À propos de la réforme des retraites, dont on ne sait pas grand-chose encore et contre laquelle on manifeste déjà, j’entends quelques uns évoquer la nécessité de prendre en compte l’espérance de vie dans les négociations ou les propositions pour en déterminer les paramètres ; soit en fixant individuellement l’âge, sans doute, atteint pour prétendre cesser son activité, soit imposer une durée limitée pour verser le montant de la pension à laquelle une carrière donnerait droit, ne distinguant pas d’autres solutions, car, disent-ils en schématisant, les cadres vivent plus vieux que les manuels. Je ne sais laquelle de ces deux propositions serait plus débile que l’autre.
Dans l’esprit de ces théoriciens rances, la mort est sans doute prédéterminée. Ce qui est relativement vrai, mais jamais à date escomptée. Car si, le hasard étant un grand farceur, un individu pas intellectuel du tout se mettait à vivre, grâce à sa génétique ou à son hygiène de vie, plus longtemps que prévu, lui supprimerait-on alors sa pension à la date précise à laquelle il eût dû quitter les listings de la caisse de retraite ? Et à l’inverse, si par maladie, stress ou autre cause par exemple accidentelle, un second individu en rien bricoleur venait à mourir avant l’heure prédite, continuerait-on à verser à ses héritiers la maigre pension à laquelle il n’aurait pu totalement prétendre le temps imparti ?
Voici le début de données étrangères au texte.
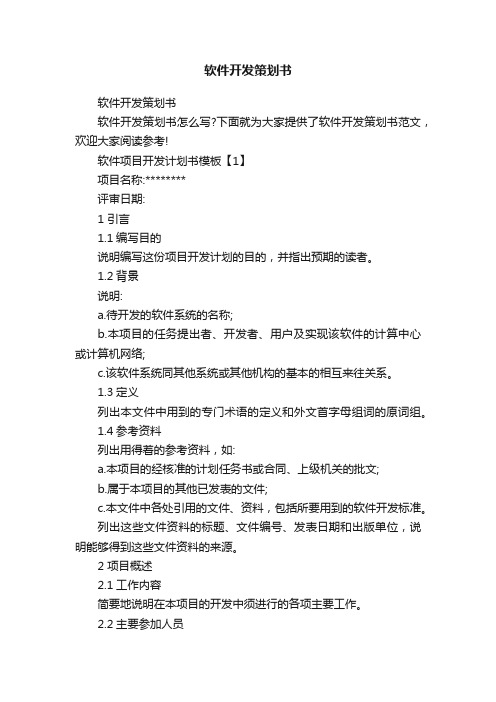 软件开发策划书

软件开发策划书

软件开发策划书怎么写?下面就为大家提供了软件开发策划书范文，欢迎大家阅读参考!

软件项目开发计划书模板【1】

项目名称:********

评审日期:

1 引言

1.1 编写目的

说明编写这份项目开发计划的目的，并指出预期的读者。

1.2 背景

说明:

a.待开发的软件系统的名称;

b.本项目的任务提出者、开发者、用户及实现该软件的计算中心或计算机网络;

c.该软件系统同其他系统或其他机构的基本的相互来往关系。

1.3 定义

列出本文件中用到的专门术语的定义和外文首字母组词的原词组。

1.4 参考资料

列出用得着的参考资料，如:

a.本项目的经核准的计划任务书或合同、上级机关的批文;

b.属于本项目的其他已发表的文件;

c.本文件中各处引用的文件、资料，包括所要用到的软件开发标准。

列出这些文件资料的标题、文件编号、发表日期和出版单位，说明能够得到这些文件资料的来源。

2 项目概述

2.1 工作内容

简要地说明在本项目的开发中须进行的各项主要工作。

2.2 主要参加人员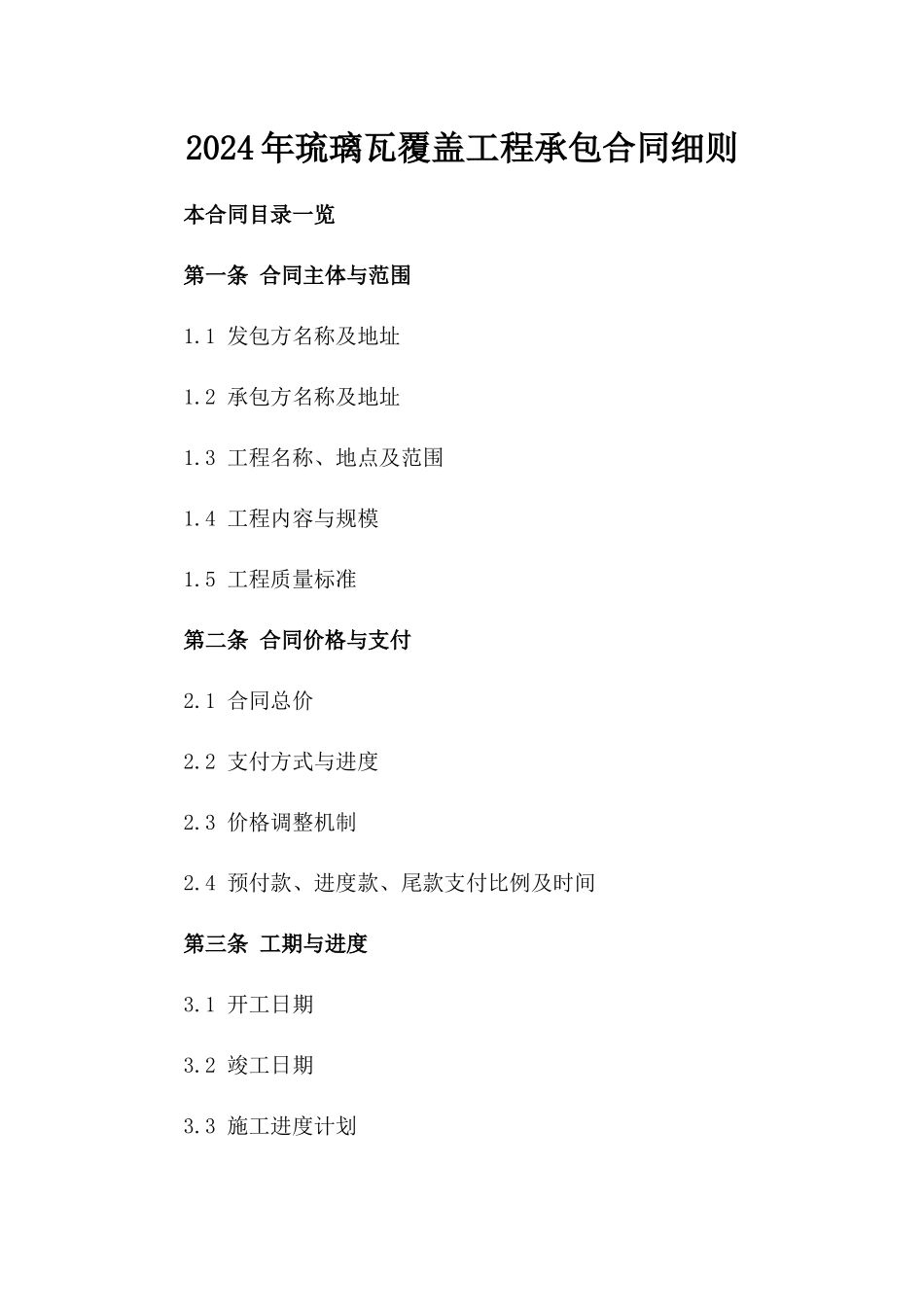 2024年琉璃瓦覆盖工程承包合同细则

本合同目录一览

第一条 合同主体与范围

1.1 发包方名称及地址

1.2 承包方名称及地址

1.3 工程名称、地点及范围

1.4 工程内容与规模

1.5 工程质量标准

第二条 合同价格与支付

2.1 合同总价

2.2 支付方式与进度

2.3 价格调整机制

2.4 预付款、进度款、尾款支付比例及时间

第三条 工期与进度

3.1 开工日期

3.2 竣工日期

3.3 施工进度计划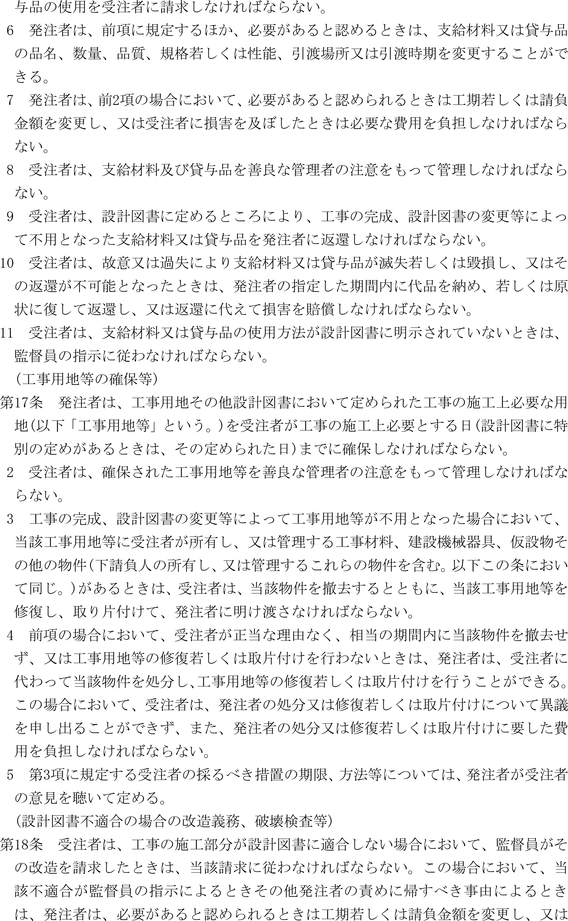 与品の使用を受注者に請求しなければならない。
6　発注者は、前項に規定するほか、必要があると認めるときは、支給材料又は貸与品の品名、数量、品質、規格若しくは性能、引渡場所又は引渡時期を変更することができる。
7　発注者は、前2項の場合において、必要があると認められるときは工期若しくは請負金額を変更し、又は受注者に損害を及ぼしたときは必要な費用を負担しなければならない。
8　受注者は、支給材料及び貸与品を善良な管理者の注意をもって管理しなければならない。
9　受注者は、設計図書に定めるところにより、工事の完成、設計図書の変更等によって不用となった支給材料又は貸与品を発注者に返還しなければならない。
10　受注者は、故意又は過失により支給材料又は貸与品が滅失若しくは毀損し、又はその返還が不可能となったときは、発注者の指定した期間内に代品を納め、若しくは原状に復して返還し、又は返還に代えて損害を賠償しなければならない。
11　受注者は、支給材料又は貸与品の使用方法が設計図書に明示されていないときは、監督員の指示に従わなければならない。
（工事用地等の確保等）
第17条　発注者は、工事用地その他設計図書において定められた工事の施工上必要な用地（以下「工事用地等」という。）を受注者が工事の施工上必要とする日（設計図書に特別の定めがあるときは、その定められた日）までに確保しなければならない。
2　受注者は、確保された工事用地等を善良な管理者の注意をもって管理しなければならない。
3　工事の完成、設計図書の変更等によって工事用地等が不用となった場合において、当該工事用地等に受注者が所有し、又は管理する工事材料、建設機械器具、仮設物その他の物件（下請負人の所有し、又は管理するこれらの物件を含む。以下この条において同じ。）があるときは、受注者は、当該物件を撤去するとともに、当該工事用地等を修復し、取り片付けて、発注者に明け渡さなければならない。
4　前項の場合において、受注者が正当な理由なく、相当の期間内に当該物件を撤去せず、又は工事用地等の修復若しくは取片付けを行わないときは、発注者は、受注者に代わって当該物件を処分し、工事用地等の修復若しくは取片付けを行うことができる。この場合において、受注者は、発注者の処分又は修復若しくは取片付けについて異議を申し出ることができず、また、発注者の処分又は修復若しくは取片付けに要した費用を負担しなければならない。
5　第3項に規定する受注者の採るべき措置の期限、方法等については、発注者が受注者の意見を聴いて定める。
（設計図書不適合の場合の改造義務、破壊検査等）
第18条　受注者は、工事の施工部分が設計図書に適合しない場合において、監督員がその改造を請求したときは、当該請求に従わなければならない。この場合において、当該不適合が監督員の指示によるときその他発注者の責めに帰すべき事由によるときは、発注者は、必要があると認められるときは工期若しくは請負金額を変更し、又は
Au-delà de ces boutades, évoquer une espérance de vie pour inclure ou non telle ou telle clause restrictive ou bénéfique, s’apparenterait à une discrimination. Ce qui, convenons-en, est à l’opposée du but recherché dans l’établissement d’une retraite universelle par points qui se veut égalitaire (égalité toute relative là encore puisque dépendante des revenus).
Les régimes spéciaux ont été conçus en fonction de la pénibilité de certains métiers. Je pense bien sûr aux chauffeurs des locomotives à vapeur, ce qui n’a plus de raison d’être, qui ont obtenu leurs avantages soutenus qu’ils étaient par de puissantes organisations syndicales. En revanche, seul dans son coin, un peu anar, ou poète tel Thierry Metz aujourd’hui décédé, le vieux maçon usé par le temps et l’effort n’a jamais bénéficié, lui, d’un régime particulier. Même si de nos jours les bétonnières sont mécanisées, le métier reste pénible à la différence du chauffeur de train. Il y a là matière à discuter, évidemment. Mais certes non en termes médicaux ou funéraires. Ce qui reviendrait à créer une espèce de « professophobie », si l’on veut bien m’accorder ce néologisme, en un mot de racisme s’apparentant à celui que l’on constate en matière religieuse ou ethnique. Avec les dérives inévitables, comme celle qui fut mienne lorsque plus haut j’opposais le chauffeur de train au maçon. Les exaspérations, rancœurs, haines, plus prégnantes qu’aujourd’hui, ne manqueront pas alors de s’immiscer dans les esprits de ceux ne bénéficiant pas des avantages des autres. Est-on d’ailleurs certain de cette affirmation qui voudrait qu’un travailleur manuel vécût moins longtemps qu’un intellectuel ? Les statistiques le prouvent nous dit-on. Tout comme, statistiquement parlant, les femmes vivent plus longtemps que les hommes ; certainement la raison pour laquelle leurs émoluments sont inférieurs à ceux de leurs homologues masculins.
Dès lors il faut aller plus loin dans l’absurdité et créer tout un tas de discriminations en fonction de l’âge d’une mort prévue par les statistiques, du sexe, de la taille, de la couleur des yeux, de la voix, de l’apparence. Les tests ADN généralisés seront pour demain à inclure dans les CV d’embauche accompagnés d’un état détaillé de nos habitudes alimentaires, sportives, amoureuses, etc. etc. Orwell avait vu juste. Quant à Thomas More, son Utopia va devenir une galéjade.
Déterminez donc les retraites en fonction de l’ADN de chacun et n’en parlez plus. Ça évitera grèves et bouchons inutiles.